Distance: 49.7 miles (80 km)
Avg.Time: 4 days
Start / Finish:
- Public transport is available to both monasteries from Lhasa.
Season: May – October
Maps / Info:
- For all of my multi-day walks in Tibet, I used the trekking notes and maps contained in the following two books: Gary McCue’s Trekking in Tibet (1999) & the Tibet Lonely Planet guide.
- All supplies should be brought from Lhasa.
- If you are fit, acclimatised and have good route-finding skills, there is no need to hire a porter or guide.
Route / Conditions:
- The Ganden to Samye route crosses two passes of over 5000m. If this is your first trek in Tibet, you should plan to spend at least a few days acclimatizing in Lhasa (3490m) before setting out (see Altitude in HEALTH & SAFETY). A night or two at the atmospheric Ganden Monastery (4500m) is also a good idea .
- Unless you are invited in for some Yak butter tea, it’s advisable to give Nomad encampments along the route a wide birth. They are invariably guarded by Tibetan mastiffs, a breed of dog known for its aggressive behaviour when confronted with strangers. Have some rocks at the ready if the need should arise (see Animal Encounters in HEALTH & SAFETY).
- Although there is nothing in the way of signposts or the like, route finding is not overly difficult. Pay attention to your notes/map, consult your compass regularly (you don’t want to go up the wrong valley) and don’t be shy about asking locals for directions if you are unsure. Keep that Tibetan phrasebook handy!
- Water sources are relatively frequent throughout the trek. Purify or treat all water.
- Drink at least 4 litres per day. Because of the cooler temperatures, one of the most common mistakes trekkers make at these altitudes is not drinking enough water. Indeed, as the initial symptoms of AMS (acute mountain sickness) are quite similar to those of dehydration, people often make the mistake of assuming they have AMS, when in actual fact they are simply dehydrated.

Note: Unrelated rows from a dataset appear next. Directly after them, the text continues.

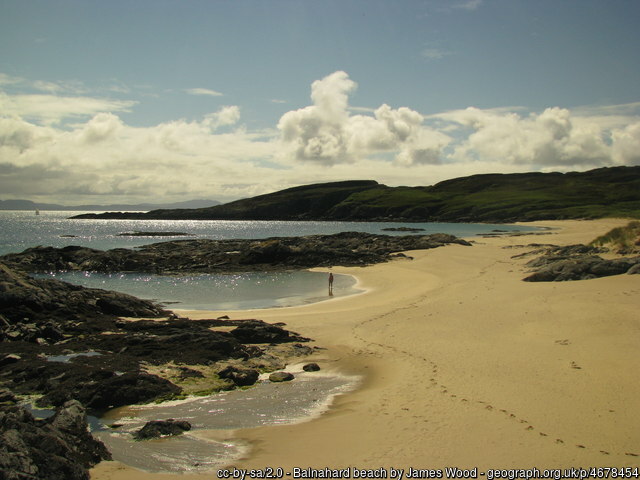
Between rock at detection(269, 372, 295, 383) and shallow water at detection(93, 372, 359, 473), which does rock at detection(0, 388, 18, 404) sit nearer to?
shallow water at detection(93, 372, 359, 473)

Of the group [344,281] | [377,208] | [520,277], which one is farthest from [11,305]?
[377,208]

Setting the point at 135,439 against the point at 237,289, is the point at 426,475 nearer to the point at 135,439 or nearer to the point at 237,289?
the point at 135,439

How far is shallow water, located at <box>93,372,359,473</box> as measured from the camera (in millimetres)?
9211

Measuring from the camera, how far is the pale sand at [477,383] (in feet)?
30.1

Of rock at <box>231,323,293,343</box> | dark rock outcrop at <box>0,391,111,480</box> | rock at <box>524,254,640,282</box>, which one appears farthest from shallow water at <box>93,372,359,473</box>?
rock at <box>524,254,640,282</box>

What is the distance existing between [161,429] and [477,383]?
8622 millimetres

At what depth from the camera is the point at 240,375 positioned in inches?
563

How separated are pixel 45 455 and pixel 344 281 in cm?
3342

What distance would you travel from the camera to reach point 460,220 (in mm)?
161375

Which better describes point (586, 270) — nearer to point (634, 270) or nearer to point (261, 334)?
point (634, 270)

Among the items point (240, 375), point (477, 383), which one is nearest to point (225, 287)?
point (240, 375)

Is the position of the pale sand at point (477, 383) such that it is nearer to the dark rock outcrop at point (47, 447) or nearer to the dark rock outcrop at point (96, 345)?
the dark rock outcrop at point (47, 447)

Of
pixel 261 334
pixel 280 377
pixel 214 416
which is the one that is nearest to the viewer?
pixel 214 416

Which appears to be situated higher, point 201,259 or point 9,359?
point 201,259
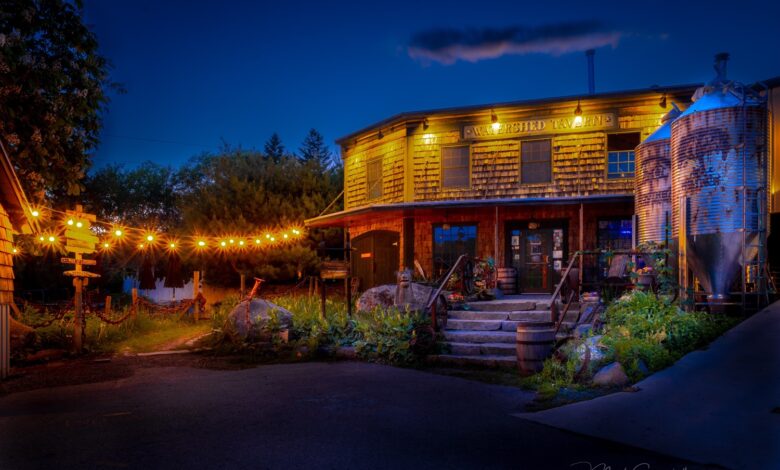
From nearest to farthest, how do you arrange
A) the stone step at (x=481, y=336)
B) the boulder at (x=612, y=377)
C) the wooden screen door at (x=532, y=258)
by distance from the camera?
the boulder at (x=612, y=377)
the stone step at (x=481, y=336)
the wooden screen door at (x=532, y=258)

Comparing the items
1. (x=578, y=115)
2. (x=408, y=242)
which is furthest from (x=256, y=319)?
(x=578, y=115)

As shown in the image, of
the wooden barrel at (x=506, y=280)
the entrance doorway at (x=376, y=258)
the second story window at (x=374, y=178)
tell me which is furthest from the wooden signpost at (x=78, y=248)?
the second story window at (x=374, y=178)

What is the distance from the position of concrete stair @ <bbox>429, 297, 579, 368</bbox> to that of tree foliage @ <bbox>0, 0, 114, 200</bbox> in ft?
28.2

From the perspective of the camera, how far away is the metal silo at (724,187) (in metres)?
9.78

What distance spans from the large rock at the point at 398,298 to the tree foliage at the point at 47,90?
735 centimetres

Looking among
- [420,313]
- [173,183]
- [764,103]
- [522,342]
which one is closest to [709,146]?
[764,103]

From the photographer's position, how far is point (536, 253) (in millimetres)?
18312

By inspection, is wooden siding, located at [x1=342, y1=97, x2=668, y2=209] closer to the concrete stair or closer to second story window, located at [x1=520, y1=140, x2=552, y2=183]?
second story window, located at [x1=520, y1=140, x2=552, y2=183]

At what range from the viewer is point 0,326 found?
10070 millimetres

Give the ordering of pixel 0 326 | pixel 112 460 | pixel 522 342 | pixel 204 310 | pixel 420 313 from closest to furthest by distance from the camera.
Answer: pixel 112 460
pixel 522 342
pixel 0 326
pixel 420 313
pixel 204 310

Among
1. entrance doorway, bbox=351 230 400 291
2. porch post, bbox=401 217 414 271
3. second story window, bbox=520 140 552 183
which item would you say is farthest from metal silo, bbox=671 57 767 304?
entrance doorway, bbox=351 230 400 291

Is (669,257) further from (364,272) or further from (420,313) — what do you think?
(364,272)

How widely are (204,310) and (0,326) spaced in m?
11.7

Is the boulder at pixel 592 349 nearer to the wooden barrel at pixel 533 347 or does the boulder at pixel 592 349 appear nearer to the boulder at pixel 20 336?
the wooden barrel at pixel 533 347
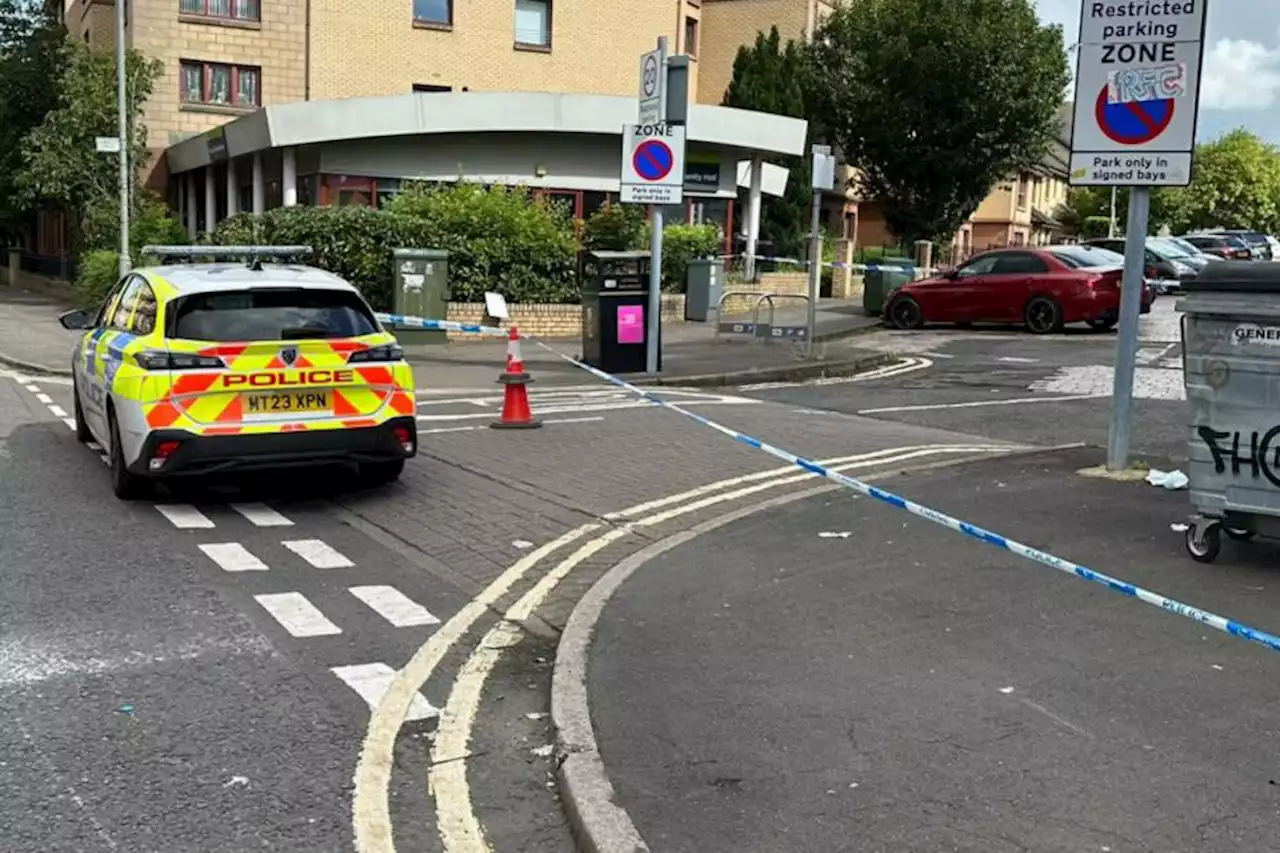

- I highly recommend staying the night at Ganden monastery before setting out on your walk. Magnificently situated high above the Kyi-Chu valley, it enjoys incredible views and has a short, but fascinating kora around the monastery’s boundaries.
- You will need to carry a quality tent, capable of withstanding storms and high winds.
- Do not pitch your tent too close to close to nomad encampments for reasons discussed above (i.e. dogs).
- If the weather is good and you are well and truly acclimatised, there is a very scenic camping spot (space for one or two tents) on top of Chitu la pass. Note that it can get quite windy, so be sure to have your tent well guyed out before calling it a night.
- This trek is a wonderful mixture of natural, cultural and spiritual elements.
- Gorgeous scenery from start to finish. Easy access from Lhasa. Highly recommended.